If I bounce around a lot, just bear with me as this is what has been on my mind all morning and is just my thoughts being poured out of me as they come.
Everyone has traits and quirks that just are known and associated with them by everyone that really knows them. One of mine is Russia; everyone that knows me knows how much of a Russophile I am. But that’s not the quirk that this post is about. I’m also very sentimental and nostalgic and when someone gives me something, no matter how small or insignificant, if it is a gift from their heart, it has meaning to me.

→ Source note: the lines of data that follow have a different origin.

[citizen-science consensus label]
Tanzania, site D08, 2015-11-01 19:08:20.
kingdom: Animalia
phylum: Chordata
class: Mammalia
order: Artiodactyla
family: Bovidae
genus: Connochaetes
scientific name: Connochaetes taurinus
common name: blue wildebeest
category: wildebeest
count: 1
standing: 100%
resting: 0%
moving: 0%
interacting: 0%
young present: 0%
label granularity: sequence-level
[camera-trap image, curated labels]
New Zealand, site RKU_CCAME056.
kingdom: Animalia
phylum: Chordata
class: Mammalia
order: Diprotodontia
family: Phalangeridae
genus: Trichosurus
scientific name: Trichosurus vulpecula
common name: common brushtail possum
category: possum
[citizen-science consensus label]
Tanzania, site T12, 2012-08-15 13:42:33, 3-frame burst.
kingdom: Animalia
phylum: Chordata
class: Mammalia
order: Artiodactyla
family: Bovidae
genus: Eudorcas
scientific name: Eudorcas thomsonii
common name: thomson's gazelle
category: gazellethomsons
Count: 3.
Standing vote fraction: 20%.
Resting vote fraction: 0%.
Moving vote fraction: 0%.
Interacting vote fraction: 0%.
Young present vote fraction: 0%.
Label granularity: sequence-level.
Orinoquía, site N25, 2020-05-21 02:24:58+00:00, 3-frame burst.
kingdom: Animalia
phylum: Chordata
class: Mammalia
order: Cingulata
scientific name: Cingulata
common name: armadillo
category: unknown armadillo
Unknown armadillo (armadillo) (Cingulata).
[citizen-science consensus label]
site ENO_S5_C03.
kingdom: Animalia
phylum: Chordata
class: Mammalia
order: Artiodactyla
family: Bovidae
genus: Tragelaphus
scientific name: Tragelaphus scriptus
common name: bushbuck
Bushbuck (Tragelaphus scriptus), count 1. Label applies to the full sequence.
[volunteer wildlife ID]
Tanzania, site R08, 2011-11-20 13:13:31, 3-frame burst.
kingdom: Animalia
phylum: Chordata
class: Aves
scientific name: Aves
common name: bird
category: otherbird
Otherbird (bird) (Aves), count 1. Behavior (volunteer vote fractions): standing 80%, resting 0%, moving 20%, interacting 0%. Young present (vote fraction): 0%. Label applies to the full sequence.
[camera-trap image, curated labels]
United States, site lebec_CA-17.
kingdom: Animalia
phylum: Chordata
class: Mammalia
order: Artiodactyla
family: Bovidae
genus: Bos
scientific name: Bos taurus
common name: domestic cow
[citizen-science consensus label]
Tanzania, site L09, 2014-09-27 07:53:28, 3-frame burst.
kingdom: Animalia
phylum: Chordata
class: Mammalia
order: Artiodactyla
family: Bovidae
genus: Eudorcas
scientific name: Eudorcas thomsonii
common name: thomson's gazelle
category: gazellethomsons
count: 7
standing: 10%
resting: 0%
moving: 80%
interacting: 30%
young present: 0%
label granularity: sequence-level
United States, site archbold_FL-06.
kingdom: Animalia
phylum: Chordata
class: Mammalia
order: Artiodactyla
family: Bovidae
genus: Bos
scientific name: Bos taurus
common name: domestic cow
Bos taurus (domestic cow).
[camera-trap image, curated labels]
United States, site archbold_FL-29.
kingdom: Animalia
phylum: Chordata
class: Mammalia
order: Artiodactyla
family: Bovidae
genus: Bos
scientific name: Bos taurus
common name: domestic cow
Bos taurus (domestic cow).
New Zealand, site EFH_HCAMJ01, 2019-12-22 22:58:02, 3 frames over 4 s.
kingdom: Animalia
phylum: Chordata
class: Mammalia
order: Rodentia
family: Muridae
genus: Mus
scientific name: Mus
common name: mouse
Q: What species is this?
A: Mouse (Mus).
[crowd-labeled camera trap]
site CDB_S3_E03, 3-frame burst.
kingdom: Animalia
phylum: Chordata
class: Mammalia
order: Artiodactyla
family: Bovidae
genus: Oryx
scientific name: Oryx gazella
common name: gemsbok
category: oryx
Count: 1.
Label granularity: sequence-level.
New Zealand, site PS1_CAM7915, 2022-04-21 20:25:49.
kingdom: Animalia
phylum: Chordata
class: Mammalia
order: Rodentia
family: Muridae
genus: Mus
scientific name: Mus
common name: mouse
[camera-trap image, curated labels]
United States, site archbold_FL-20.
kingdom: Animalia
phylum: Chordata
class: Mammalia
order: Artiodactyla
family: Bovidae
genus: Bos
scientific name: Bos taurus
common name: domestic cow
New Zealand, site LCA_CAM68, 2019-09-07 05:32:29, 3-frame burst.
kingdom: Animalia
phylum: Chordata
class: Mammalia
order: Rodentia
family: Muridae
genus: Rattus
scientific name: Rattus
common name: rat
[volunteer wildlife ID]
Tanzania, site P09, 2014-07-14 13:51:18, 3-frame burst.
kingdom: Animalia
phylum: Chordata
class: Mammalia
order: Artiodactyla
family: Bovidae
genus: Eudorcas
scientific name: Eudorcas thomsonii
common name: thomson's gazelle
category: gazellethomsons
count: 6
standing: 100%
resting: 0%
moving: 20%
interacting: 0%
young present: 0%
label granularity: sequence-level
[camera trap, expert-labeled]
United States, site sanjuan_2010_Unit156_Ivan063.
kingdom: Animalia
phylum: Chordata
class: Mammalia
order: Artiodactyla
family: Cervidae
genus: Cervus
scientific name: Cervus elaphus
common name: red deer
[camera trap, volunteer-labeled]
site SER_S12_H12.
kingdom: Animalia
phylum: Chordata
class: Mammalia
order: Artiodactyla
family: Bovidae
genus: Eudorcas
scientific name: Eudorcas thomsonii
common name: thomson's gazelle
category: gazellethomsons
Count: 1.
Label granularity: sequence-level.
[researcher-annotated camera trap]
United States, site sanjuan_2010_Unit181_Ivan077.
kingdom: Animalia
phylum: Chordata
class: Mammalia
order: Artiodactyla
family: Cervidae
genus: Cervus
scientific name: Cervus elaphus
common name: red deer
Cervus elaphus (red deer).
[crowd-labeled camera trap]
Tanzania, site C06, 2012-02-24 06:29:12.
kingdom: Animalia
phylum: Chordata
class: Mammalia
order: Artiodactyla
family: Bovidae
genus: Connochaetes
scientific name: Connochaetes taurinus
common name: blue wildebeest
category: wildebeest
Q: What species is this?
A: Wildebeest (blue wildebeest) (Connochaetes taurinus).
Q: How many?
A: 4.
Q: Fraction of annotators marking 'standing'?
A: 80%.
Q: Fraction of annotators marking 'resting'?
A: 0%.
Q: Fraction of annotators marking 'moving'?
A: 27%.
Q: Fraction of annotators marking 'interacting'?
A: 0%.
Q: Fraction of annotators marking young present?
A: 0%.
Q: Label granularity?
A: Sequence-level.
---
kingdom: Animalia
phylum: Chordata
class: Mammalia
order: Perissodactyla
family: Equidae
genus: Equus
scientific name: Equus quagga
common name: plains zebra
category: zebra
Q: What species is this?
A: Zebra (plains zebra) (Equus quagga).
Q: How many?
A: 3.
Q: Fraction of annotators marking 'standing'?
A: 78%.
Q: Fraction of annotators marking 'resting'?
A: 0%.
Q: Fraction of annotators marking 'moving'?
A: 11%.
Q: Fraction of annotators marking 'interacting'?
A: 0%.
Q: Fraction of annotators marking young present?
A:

5 years ago, we moved across the country from southeast Texas to Seattle. I’ve always been close to my parents and I have a very close-knit (large) extended family; leaving them was (and still is) extraordinarily difficult. I think about them constantly and miss them deeply. It seems like I’ve constantly got thoughts and memories about at least one of them bouncing around my head. Lately, that person is my precious Daddy. It seems silly that I would be missing him so much right now given that I just spent a few weeks with him a month ago. The last time I was down, he sent me home with his old film camera. My Dad loved photography and shot a few weddings back in the 1970′s (I think that is the correct decade… I suppose it doesn’t really matter as the message is the same.) with this camera. Remember the aforementioned quirks/traits? Dad’s just happens to be that he loves a good adrenaline rush; there are countless stories that he and my brothers have told me about their motorcycle, hunting, white water rafting, fishing, scuba diving, etc. escapades with our father. This camera tagged along on many of those adventures as well. Most of these were before my time or when I was too small to take part or even care, but their stories have always been magical to me. Maybe because that was a side of Dad that I never knew? Don’t get me wrong, I would catch glimpses of it… I’d tag along on the occasional hunting or fishing trip, I rode with him on his motorcycles, and we even went diving – just the two of us – a few times. I was never exposed to the things that I associate with major adrenaline rushes and death defying acts (although I definitely secretly a bit grateful because I am a chicken and would certainly not love it). But this camera was there. See that fraying strap? It’s the original. It fascinates me to think of all the things this camera has seen.
It seems like this would be a fixture in my childhood, right? Kind of like how my cameras are a fixture in my children’s lives (and oh, how fickle they are… sometimes they love it and sometimes they loathe it), but it wasn’t. At least, I don’t think it was. It certainly wasn’t foreign to me, but I don’t have any distinct memories of seeing him whip this camera out. Maybe because this one is all manual (I am LOVING the rangefinder, by the way) and he had learned to love point and shoots by the time I came around. In fact, I don’t really remember ever seeing this camera (although I know I must have at some point) in use. My first clue as to the last time it had been used was the Disney World lens cap when I took it out of its case (the last time my dad was at Disney was when I was about 5). He handed it to me with an old roll of film still in it (unused, and probably loaded at or right after Disney World).
I’m young (25) and am a child of the digital generation. By the time I cared about taking photos of anything, film was already on it’s way out the door and almost all of my experiences with film were with a disposable camera. However, I love old stuff. And I’ve recently decided to take up film for a couple of reasons. Primarily, I noticed that I was not taking any snapshots of my kids beyond my iPhone (which is all well and good, but I’d like to have “real” photos as well, especially with a bit more control over the settings and how they look). That task just felt like work and I would take photos and never do anything with them because going beyond the step of actually snapping the shutter was just too much. So, I decided film would be the way to go. I got a Holga for Christmas, broke it before ever being able to use it (it IS a toy camera), and then finally replaced it with a Diana F+ in May-ish. When I mentioned this to my dad, he decided it was time to “break out the old Nikon.” And that, my friends, is how this lovely little camera found it’s way into my hands.
So, why is it my most prized possession? Because it is irreplaceable. The sentimental value, the connection to my father and my family, you an never put a price on that. Much like a wedding ring or an old family Bible, you can replace them with a duplicate that looks identical, but it is just not the same thing. I’m kind of weird in that I have a running mental list of “things to grab in the event of a catastrophic emergency” (like a fire, flood, etc.); on this list are my girl’s baby books and their lovies, my computer with all my photos on it, a few other odds and ends, and now this camera. I would grab the F2 over my 5D Mark II bodies in a heartbeat because those can be replaced. This precious gift that my father has given me can not, but I am so grateful and so touched to be the recipient that I wouldn’t have it any other way.